The Cressi Leonardo has 4 different settings for altitude adjustments up to 3,700m/12,139ft. You need to manually select them before a dive:
- ALT. 0 (no mountain) – from 0 to 700 m
- ALT. 1 (low altitude) – from 700 to 1500 m
- ALT. 2 (medium altitude) – from 1500 to 2400 m
- ALT. 3 (high altitude) – from 2400 to 3700 m
I would not recommend you use this dive computer for altitude diving above 1,500m/5,000ft, since it uses an RGBM decompression algorithm.
However, it is nice that Cressi gives us a functioning altitude diving mode at such a low price.
Alarms & Notifications
The Cressi Leonardo has both audio and visual alarms and they are very noticeable.
All alarms can be adjusted which I think is very convenient.
You get the following alarms:
- Ascent rate alarm (max 10m/32ft per minute)
- Depth alarm
- NDL limit approaching / Decompression forewarning
- Deep Stop
- Safety Stop
All of them are audio alarms and to be honest, I found them to be almost too loud.
I get it, as a beginner diver you need to really be reminded of them…however…the Cressi Leonardo is loud enough to serve as an audible alarm for all members of the dive group combined.
In my opinion, this is too much but at least nobody can say they didn’t hear the alarm…
Be careful with the safety stop settings, as I have had models which had them turned off by default.
I am not a proponent of deep stops (making an extra stop at half the maximum depth on dives deeper than 20m/ 65ft, as they are scientifically debatable and not based on sufficient data.

Goal 1
For each of the statements (a), (b) and (c), state whether it agrees with the dive computer review and quote the words of the review that decide it. (a) The ALT. 2 setting covers altitudes from 1500 to 2400 m. (b) The ascent rate alarm permits a maximum of 15 m per minute. (c) The alarms on the Cressi Leonardo cannot be adjusted.
Goal 2
Write the next part of the dive computer review, picking up after its final sentence.

[Excerpt from a dataset]
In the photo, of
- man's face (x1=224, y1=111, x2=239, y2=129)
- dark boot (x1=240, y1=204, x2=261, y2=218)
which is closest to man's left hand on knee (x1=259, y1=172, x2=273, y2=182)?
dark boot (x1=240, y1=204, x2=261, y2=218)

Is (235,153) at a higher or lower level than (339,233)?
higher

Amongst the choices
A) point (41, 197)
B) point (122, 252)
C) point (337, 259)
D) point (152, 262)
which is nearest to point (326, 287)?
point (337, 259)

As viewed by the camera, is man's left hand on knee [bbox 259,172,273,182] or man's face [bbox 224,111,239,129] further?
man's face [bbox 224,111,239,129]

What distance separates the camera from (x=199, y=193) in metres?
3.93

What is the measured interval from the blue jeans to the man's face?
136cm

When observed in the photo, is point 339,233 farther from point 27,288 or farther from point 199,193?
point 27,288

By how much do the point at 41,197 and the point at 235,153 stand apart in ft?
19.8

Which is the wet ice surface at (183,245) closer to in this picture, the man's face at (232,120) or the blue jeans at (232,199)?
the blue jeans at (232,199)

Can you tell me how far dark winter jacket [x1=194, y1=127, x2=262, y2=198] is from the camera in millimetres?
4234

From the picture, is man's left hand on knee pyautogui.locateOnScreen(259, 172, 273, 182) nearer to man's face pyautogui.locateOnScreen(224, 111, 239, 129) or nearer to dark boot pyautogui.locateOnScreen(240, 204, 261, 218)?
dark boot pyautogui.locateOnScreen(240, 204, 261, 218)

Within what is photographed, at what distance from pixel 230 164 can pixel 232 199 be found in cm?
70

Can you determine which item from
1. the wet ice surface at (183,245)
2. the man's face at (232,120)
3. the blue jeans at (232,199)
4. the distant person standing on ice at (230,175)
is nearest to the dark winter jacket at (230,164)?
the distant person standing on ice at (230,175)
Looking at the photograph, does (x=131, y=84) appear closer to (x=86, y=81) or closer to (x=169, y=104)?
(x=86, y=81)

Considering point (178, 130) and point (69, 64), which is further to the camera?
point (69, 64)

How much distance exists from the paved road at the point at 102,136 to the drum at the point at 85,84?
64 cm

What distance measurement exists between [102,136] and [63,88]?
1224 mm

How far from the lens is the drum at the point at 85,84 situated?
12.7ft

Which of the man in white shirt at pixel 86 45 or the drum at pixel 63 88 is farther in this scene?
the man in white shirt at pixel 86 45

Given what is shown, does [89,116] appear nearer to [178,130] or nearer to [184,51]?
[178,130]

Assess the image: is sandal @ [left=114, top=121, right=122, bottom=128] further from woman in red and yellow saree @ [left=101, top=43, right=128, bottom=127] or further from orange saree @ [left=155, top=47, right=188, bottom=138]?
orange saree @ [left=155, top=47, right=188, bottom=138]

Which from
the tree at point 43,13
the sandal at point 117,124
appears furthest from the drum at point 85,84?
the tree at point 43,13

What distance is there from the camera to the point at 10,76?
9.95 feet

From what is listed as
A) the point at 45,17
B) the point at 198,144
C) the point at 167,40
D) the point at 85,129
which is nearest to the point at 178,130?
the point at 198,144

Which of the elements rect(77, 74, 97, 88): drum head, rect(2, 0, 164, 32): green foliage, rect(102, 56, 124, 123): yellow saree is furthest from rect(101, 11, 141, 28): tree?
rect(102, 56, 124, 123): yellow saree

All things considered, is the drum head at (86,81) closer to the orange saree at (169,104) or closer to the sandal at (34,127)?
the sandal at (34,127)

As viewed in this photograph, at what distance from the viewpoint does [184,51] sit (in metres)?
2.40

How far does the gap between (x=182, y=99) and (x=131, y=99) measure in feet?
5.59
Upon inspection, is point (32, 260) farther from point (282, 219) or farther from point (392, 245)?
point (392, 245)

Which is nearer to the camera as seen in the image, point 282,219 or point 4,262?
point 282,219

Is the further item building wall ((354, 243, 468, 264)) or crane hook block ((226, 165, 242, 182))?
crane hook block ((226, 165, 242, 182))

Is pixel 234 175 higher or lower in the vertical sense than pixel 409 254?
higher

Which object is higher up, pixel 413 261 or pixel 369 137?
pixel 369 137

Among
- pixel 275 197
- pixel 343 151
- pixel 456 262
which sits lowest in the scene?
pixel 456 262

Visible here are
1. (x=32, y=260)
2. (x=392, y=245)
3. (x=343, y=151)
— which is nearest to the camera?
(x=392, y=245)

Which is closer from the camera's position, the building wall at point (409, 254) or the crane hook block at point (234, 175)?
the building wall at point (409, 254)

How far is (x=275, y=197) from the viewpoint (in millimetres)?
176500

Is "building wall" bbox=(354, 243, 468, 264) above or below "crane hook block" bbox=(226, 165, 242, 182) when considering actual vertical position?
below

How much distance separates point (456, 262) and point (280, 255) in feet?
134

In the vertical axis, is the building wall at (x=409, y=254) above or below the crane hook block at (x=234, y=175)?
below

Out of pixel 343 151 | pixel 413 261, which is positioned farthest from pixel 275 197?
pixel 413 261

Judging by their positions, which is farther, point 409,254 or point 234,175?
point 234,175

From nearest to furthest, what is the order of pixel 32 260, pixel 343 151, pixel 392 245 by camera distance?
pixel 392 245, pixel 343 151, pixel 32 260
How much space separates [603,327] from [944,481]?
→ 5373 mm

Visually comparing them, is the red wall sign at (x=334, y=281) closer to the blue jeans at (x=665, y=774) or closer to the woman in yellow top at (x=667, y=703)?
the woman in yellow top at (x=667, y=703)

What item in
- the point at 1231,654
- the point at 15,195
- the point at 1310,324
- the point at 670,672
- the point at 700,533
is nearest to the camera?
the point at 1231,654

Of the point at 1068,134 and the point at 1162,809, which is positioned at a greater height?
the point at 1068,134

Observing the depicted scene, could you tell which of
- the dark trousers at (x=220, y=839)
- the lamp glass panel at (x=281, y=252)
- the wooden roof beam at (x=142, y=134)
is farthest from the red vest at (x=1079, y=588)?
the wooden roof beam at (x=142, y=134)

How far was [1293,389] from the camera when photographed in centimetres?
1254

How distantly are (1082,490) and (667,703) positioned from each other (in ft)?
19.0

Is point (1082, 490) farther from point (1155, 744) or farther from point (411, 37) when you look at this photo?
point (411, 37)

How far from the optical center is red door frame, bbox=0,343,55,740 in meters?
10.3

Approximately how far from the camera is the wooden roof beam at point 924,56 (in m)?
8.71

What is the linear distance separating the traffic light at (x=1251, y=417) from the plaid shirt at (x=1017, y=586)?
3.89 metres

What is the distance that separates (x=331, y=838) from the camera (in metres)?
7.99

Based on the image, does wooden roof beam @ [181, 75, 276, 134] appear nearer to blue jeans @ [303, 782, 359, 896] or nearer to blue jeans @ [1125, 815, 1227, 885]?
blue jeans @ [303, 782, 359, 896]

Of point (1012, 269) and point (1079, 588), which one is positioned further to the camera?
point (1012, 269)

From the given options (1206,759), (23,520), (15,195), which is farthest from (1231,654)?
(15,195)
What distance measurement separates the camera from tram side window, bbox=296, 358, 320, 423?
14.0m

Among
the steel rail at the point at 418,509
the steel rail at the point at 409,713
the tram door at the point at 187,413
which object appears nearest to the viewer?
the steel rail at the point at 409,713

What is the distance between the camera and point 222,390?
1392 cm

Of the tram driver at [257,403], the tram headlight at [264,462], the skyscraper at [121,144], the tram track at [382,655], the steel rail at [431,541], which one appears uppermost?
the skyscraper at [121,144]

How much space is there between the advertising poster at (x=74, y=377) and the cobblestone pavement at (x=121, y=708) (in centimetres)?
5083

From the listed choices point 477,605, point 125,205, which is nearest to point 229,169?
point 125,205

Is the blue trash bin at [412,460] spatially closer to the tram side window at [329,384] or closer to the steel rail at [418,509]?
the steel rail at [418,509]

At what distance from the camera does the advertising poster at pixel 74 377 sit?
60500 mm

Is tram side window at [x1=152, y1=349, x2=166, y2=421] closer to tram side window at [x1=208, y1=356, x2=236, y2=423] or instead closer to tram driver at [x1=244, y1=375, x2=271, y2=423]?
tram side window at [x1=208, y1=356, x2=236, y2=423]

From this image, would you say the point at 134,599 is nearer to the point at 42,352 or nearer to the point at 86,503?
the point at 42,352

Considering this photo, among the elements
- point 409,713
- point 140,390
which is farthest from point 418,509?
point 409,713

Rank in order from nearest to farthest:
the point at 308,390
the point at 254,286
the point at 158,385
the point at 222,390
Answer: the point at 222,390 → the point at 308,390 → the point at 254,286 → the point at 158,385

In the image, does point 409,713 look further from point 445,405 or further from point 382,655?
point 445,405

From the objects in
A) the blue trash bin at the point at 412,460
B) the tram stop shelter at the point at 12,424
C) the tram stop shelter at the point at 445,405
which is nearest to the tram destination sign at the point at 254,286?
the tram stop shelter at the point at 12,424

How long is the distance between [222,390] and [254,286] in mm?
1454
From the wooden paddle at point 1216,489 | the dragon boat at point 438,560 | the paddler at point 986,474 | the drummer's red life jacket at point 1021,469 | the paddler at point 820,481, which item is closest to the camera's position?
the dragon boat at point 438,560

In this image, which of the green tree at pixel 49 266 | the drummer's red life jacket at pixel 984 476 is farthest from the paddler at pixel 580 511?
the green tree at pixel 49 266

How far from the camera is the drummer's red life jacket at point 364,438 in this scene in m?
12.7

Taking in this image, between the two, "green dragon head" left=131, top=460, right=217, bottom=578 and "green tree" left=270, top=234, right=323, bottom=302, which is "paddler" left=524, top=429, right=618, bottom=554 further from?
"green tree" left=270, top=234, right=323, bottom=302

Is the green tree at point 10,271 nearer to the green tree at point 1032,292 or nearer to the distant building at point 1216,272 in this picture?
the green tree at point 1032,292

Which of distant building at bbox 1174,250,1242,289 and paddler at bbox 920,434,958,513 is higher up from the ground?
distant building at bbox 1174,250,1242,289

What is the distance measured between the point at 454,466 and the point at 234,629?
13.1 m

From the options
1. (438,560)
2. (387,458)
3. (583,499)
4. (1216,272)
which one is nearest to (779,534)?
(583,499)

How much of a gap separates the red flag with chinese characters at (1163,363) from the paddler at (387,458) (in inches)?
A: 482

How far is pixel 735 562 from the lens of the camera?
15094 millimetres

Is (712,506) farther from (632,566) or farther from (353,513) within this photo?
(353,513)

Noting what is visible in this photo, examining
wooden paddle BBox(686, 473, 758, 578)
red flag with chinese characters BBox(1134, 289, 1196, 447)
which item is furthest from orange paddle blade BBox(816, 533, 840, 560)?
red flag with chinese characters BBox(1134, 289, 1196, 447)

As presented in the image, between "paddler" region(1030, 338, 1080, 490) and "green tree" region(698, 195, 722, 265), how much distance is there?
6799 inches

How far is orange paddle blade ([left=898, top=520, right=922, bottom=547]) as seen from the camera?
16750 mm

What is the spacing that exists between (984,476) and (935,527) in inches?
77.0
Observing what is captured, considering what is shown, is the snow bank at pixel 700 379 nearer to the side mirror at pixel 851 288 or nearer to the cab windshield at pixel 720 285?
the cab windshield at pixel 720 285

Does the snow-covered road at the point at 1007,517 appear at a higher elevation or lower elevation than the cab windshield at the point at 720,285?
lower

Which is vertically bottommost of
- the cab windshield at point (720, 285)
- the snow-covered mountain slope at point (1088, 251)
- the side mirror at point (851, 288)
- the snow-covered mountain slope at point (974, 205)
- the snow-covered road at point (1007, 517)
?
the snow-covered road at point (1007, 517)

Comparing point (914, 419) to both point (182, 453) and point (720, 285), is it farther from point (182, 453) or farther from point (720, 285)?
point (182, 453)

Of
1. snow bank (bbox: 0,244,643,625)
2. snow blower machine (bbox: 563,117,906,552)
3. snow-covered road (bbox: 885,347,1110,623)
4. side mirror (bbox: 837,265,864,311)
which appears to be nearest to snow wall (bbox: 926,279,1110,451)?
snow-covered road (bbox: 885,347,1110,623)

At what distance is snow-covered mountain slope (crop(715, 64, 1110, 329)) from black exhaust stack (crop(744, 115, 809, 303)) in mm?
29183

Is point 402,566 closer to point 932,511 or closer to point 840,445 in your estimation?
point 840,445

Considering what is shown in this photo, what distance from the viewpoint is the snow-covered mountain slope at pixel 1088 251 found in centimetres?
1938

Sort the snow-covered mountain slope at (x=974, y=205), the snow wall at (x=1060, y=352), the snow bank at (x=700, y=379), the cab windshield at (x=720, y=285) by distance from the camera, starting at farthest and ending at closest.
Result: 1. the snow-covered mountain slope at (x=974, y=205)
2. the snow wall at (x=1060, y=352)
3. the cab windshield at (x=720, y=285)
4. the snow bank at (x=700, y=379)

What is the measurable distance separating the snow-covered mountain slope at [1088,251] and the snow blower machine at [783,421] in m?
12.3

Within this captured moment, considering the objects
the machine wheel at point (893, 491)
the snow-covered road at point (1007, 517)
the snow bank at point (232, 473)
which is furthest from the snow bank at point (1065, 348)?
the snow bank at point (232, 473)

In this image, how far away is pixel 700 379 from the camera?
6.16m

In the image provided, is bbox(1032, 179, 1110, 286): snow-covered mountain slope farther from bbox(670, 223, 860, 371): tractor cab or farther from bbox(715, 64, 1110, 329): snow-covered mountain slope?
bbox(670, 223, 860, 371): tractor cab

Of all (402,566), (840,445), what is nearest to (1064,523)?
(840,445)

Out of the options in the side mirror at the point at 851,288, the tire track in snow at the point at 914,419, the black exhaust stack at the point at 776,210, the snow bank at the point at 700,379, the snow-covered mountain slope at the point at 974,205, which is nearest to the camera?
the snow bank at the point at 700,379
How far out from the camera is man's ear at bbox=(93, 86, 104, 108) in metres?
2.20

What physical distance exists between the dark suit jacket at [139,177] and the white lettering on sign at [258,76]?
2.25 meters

Exercise response 1
(a) Yes: "ALT. 2 (medium altitude) – from 1500 to 2400 m"
(b) No: "Ascent rate alarm (max 10m/32ft per minute)"
(c) No: "All alarms can be adjusted"

Exercise response 2
However, many RGBM (reduced gradient bubble model) decompression algorithms use it extensively. It is up to you to activate it or not.
Dive Log & Data Transfer
The Cressi Leonardo has a logbook for 60 dives/ or 75 hours of information with a 20-second sampling rate.
This is usually enough for two to three dive trips.
To access log data on your computer, a separate interface is needed.
You can then download the appropriate software from the Cressi website and synchronize your dive log data.
The Cressi Leonardo only features English settings, however, most settings are near self-explanatory so no extended language skills are needed.
It is super easy to switch between metric and imperial measurements in the settings menu and by default, the dive computer is set to metric.
Support & Warranty
The Cressi Leonardo has been on the market for a long while now and it doesn’t look like Cressi will stop supporting it anytime soon.
The dive computer comes with a two-year warranty which is pretty standard.
I never had to contact support, however, there are plenty of resources on their website, including the Cressi Leonardo manual.
I read of some poor experiences with the Cressi customer support, but I cannot comment on them.
Cressi Leonardo Decompression Model
The decompression model is the final thing we must look at when reviewing a dive computer, as the choice of algorithm largely determines its usability and reliability underwater.
While the following analysis might be a little technical, it’s important to know these things as a scuba diver.
The Cressi Leonardo uses the proprietary Cressi RGBM (Reduced Gradient Bubble Model) decompression algorithm.
First developed by Dr. Bruce Wienke when working for the Suunto dive computer brand, the RGBM algorithm is based on the Haldane model to calculate decompression stops and integrates modified gradient factors.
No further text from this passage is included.